(Saved entries)
++++++++

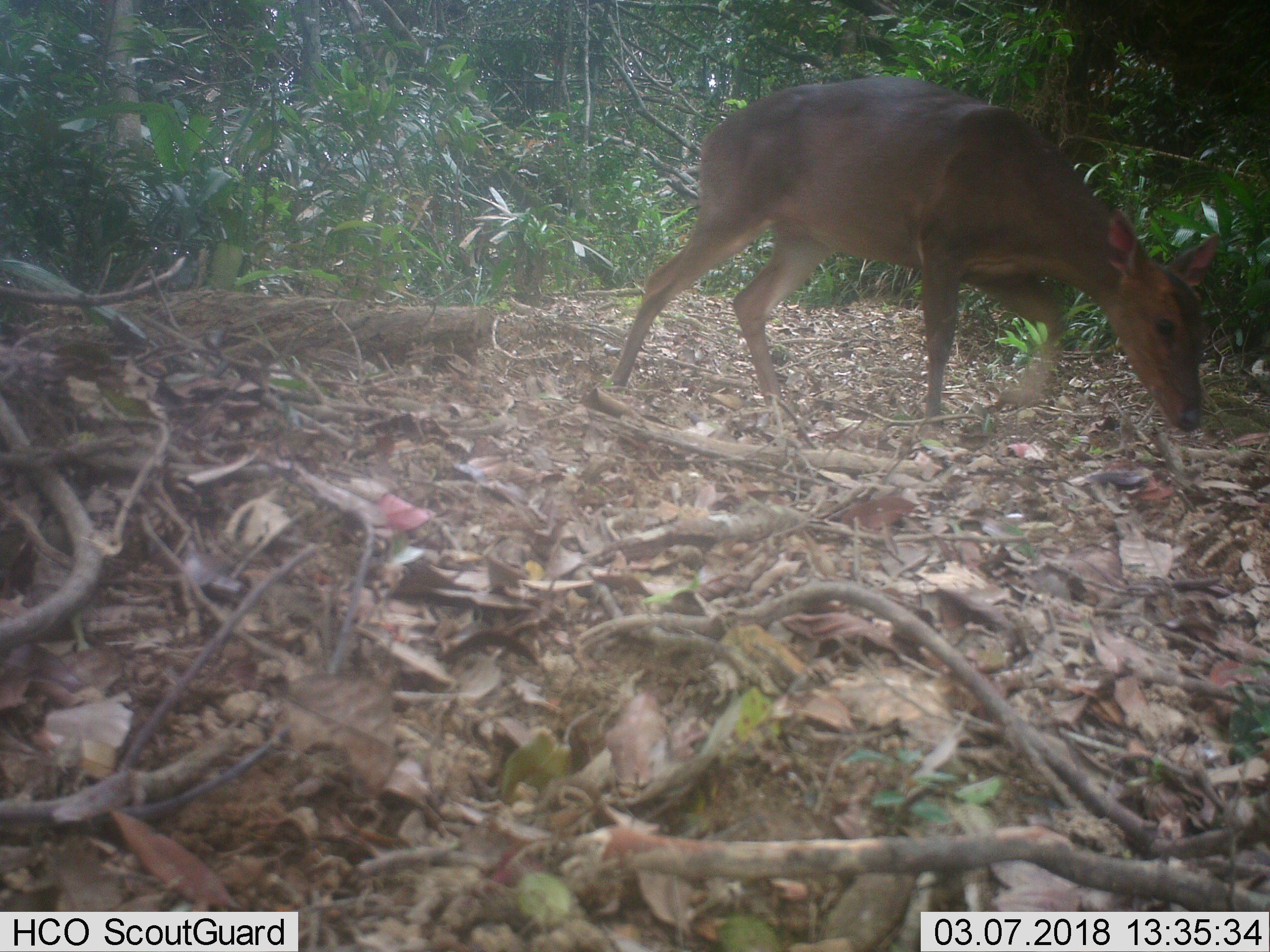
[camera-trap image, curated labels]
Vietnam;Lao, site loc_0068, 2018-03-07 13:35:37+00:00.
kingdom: Animalia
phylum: Chordata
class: Mammalia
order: Artiodactyla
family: Cervidae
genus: Muntiacus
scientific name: Muntiacus vuquangensis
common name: large-antlered muntjac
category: large antlered muntjac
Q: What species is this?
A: Large antlered muntjac (large-antlered muntjac) (Muntiacus vuquangensis).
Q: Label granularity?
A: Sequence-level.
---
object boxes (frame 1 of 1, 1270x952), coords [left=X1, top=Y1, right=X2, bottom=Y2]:
large antlered muntjac: [left=605, top=76, right=1220, bottom=430]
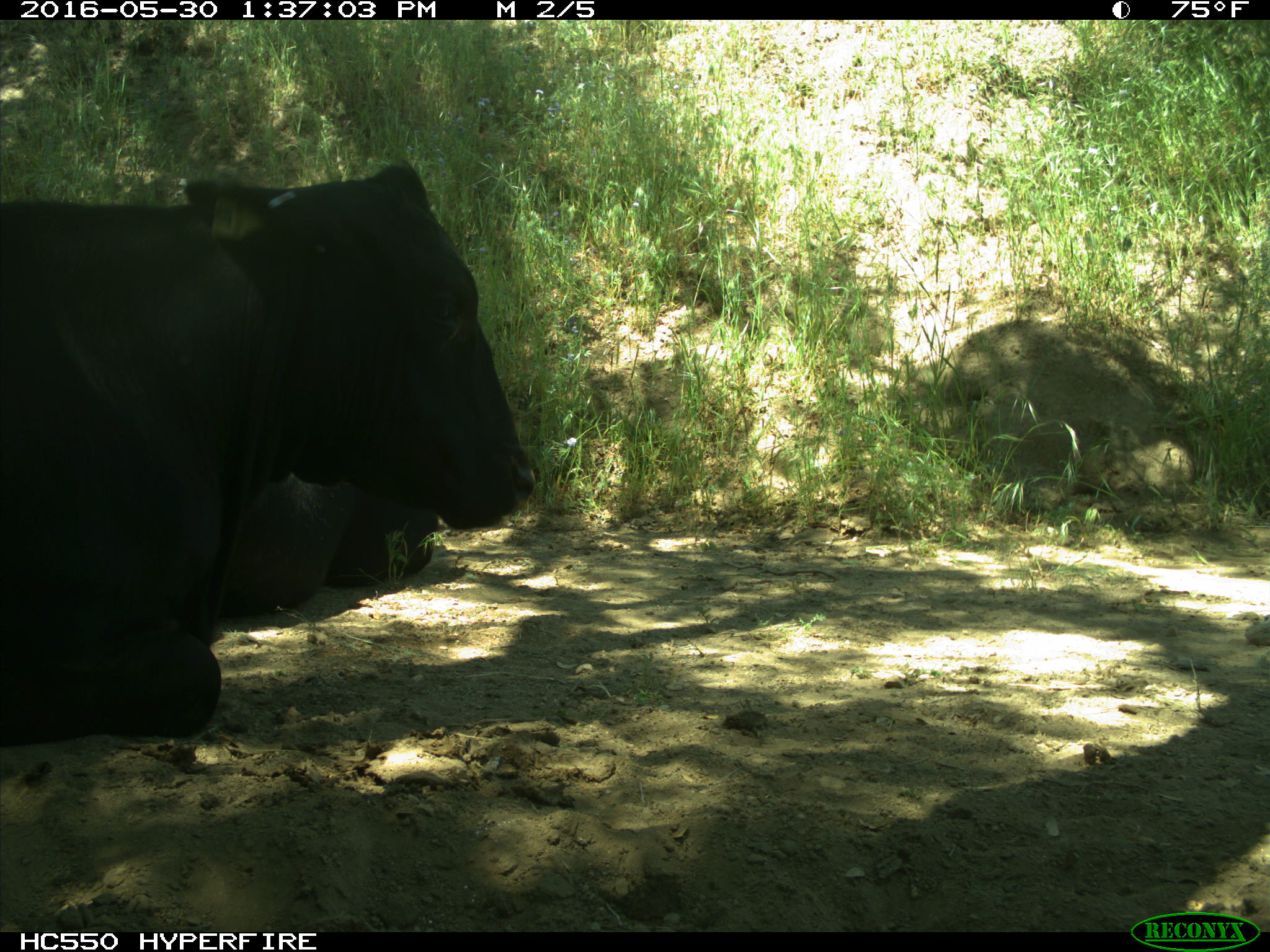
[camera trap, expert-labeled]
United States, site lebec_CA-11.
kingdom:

++++++++

Without the pictures, please output every record exactly.

[camera-trap image, curated labels]
Vietnam;Lao, site loc_0068, 2018-03-07 13:35:37+00:00.
kingdom: Animalia
phylum: Chordata
class: Mammalia
order: Artiodactyla
family: Cervidae
genus: Muntiacus
scientific name: Muntiacus vuquangensis
common name: large-antlered muntjac
category: large antlered muntjac
Q: What species is this?
A: Large antlered muntjac (large-antlered muntjac) (Muntiacus vuquangensis).
Q: Label granularity?
A: Sequence-level.
---
object boxes (frame 1 of 1, 1270x952), coords [left=X1, top=Y1, right=X2, bottom=Y2]:
large antlered muntjac: [left=605, top=76, right=1220, bottom=430]
[camera trap, expert-labeled]
United States, site lebec_CA-11.
kingdom:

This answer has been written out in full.